If you were to market a product, what would you do?


My question is a simple one. If you had a product that you wanted to market, little budget, how would you go about getting it out there in the market? In home dealerships, audio shows, online reviews, audio clubs, find people who are distributors for other non-brick and mortar audio products, etc?

bigkidz
Get a website going with high quality pictures and text. Get professional help with this even if it cost a bit - I can recommend people for this if needed.   Open a dealer account here on Audiogon and don't forget USAudioMart.  

Offer a short in home demo period money with a $ back guarantee less shipping of course.  Be aware of "Trieres" VS "Buyers" once you get familiar  with the process "Trieres" are easy to spot as they focus more on the possibility of return than how the components will fit in their system :-)  

Best of luck

Peter
I concur without comment on, "get professional help." Just kidding. 😀 But seriously, hasn’t anyone heard the old audiophile joke, How do you make a small fortune in the audio business? Start off with a large fortune. 😛
Yes get a website I would love to see some pics of what you're building and perhaps some real specs?
I’ve walked down this road, and had success...

As the entire world is connected these days, standing up a decent website becomes the obvious first step. From there, focus on audio shows and the day to day interactions that build relationships with customers / end users, the high-end audio media (both print and online), suppliers, and other manufacturers. Represent yourself honestly, professionally, in a caring and passionate manner, as a person who follows through on things and requests for reviews will follow by the bucketful. Many you view as competitors will become your biggest facilitators, helpers, fans, and friends. Act and react strategically in terms of the long-term viability of your business, as opposed to trying to have the business pay for itself before it’s mature enough to do so. Success depends more on you than the product you offer.

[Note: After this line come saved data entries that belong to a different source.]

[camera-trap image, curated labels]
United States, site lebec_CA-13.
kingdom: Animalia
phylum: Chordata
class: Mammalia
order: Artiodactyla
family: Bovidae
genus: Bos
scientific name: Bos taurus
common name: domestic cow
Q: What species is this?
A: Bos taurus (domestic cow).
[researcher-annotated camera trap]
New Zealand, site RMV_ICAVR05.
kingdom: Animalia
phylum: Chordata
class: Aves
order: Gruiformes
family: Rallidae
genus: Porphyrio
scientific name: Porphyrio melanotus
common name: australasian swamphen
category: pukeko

While I established a mushrooming dealer network in one of the roughest times, I don’t recommend taking that route. With a few exceptions, dealers today offer little in the way of value to a manufacturer. That’s as much a statement about the consumer as the dealer, and how the past two decades have hollowed out that business. Only a handful of viable dealers remain, and are a shadow of what once existed considering overall services (including technical / product knowledge and awareness, delivery, setup, replacement, repairs) on offer. Beyond that, handling the infighting and bad blood created by selling the product around each other took me as one of the most unexpected realities of supporting the dealer network. After the lessons learned through a couple of iterations, I finally got that right, and in time became one of the biggest reasons dealers came looking for me.

Home dealers generally have little to no business acumen, ability, stake, commitment, or desire toward their business or actually representing the lines they carry. Most of the time, they’re people looking to buy equipment at a discount. I’ve watched companies make some short-term money from that model, but it always cannibalizes a business.

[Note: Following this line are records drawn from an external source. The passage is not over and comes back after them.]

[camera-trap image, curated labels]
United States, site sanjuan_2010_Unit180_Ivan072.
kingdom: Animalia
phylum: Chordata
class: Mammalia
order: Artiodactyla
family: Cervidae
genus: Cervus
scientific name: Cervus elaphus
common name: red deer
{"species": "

Manufacturers once possessed the technical, business, sales, customer service, and product support / service people to adequately cover most of the bases, along with obtaining a lot of overlap of same from their dealer network. With pricing dramatically rising in the past generation, customer expectation in those areas of sales and service have obviously not lessened even if the infrastructure and abilities to provide it has. In fact, the overall abilities in the aforementioned skills of 95+% of high-end audio manufacturers has reached an all-time low, but that’s a topic for another post or thread.

Like so many fields, a husband and wife or their children run a viable company. An outfit sharing the technical, business, sales, service, and advice giver hats once spread around to the internal, external, and dealer resources real industries maintain but no longer exist in high-end audio increases effectiveness as the typical person does well with one or two. However, these entities collapse once the driving force of the company comes to the point in life where they no longer provide what they used to.

It’s a tough business that’s only become tougher. Like the dealers, there are very few manufacturers who actually make the sort of income that would displace a day job. Wishing you the best of luck, and offering myself if you ever want to talk things over.

Finally, I leave you with the well worn adage, want to know how to make a small fortune in the high-end audio business? Start with a large fortune...
Web site mandatory, IMO.  Beta-testers a great idea, as long as I'm on the list ;-) dealer/club demo days probably a good idea.  Shows  like RMAF and the one in DC might be pretty expensive, unless you can find an established speaker manufacturer who thinks your products show theirs off to such advantage that they would cover much of the cost.  I think that pretty much covers it.  Aside from the ethical and cost issues, a review by one of the big mag players is not likely in the cards due to their dealership policies and the advertising $ commitment that, despite all protestations to the contrary, is most likely necessary.  One of the on-line only review sites might be a possibility.  In-home trials seem like a good idea but not sure how a start-up deals with the cost of having a bunch of inventory in circulation without any guarantee of a sale?  Maybe multi-tier pricing, kind of like Sophia does for their tubes.  X dollars for a purchase, X + Y dollars for a 7 day trial, X + Y + Z dollars for a 30 day trial.  Shipping costs (both ways) NOT refundable.  Based on what I've read here, I'd be pretty careful about accepting paypal; seems like the risks are very much on the seller and there appear to be a lot of unethical buyers out there who are quite adept at gaming that system.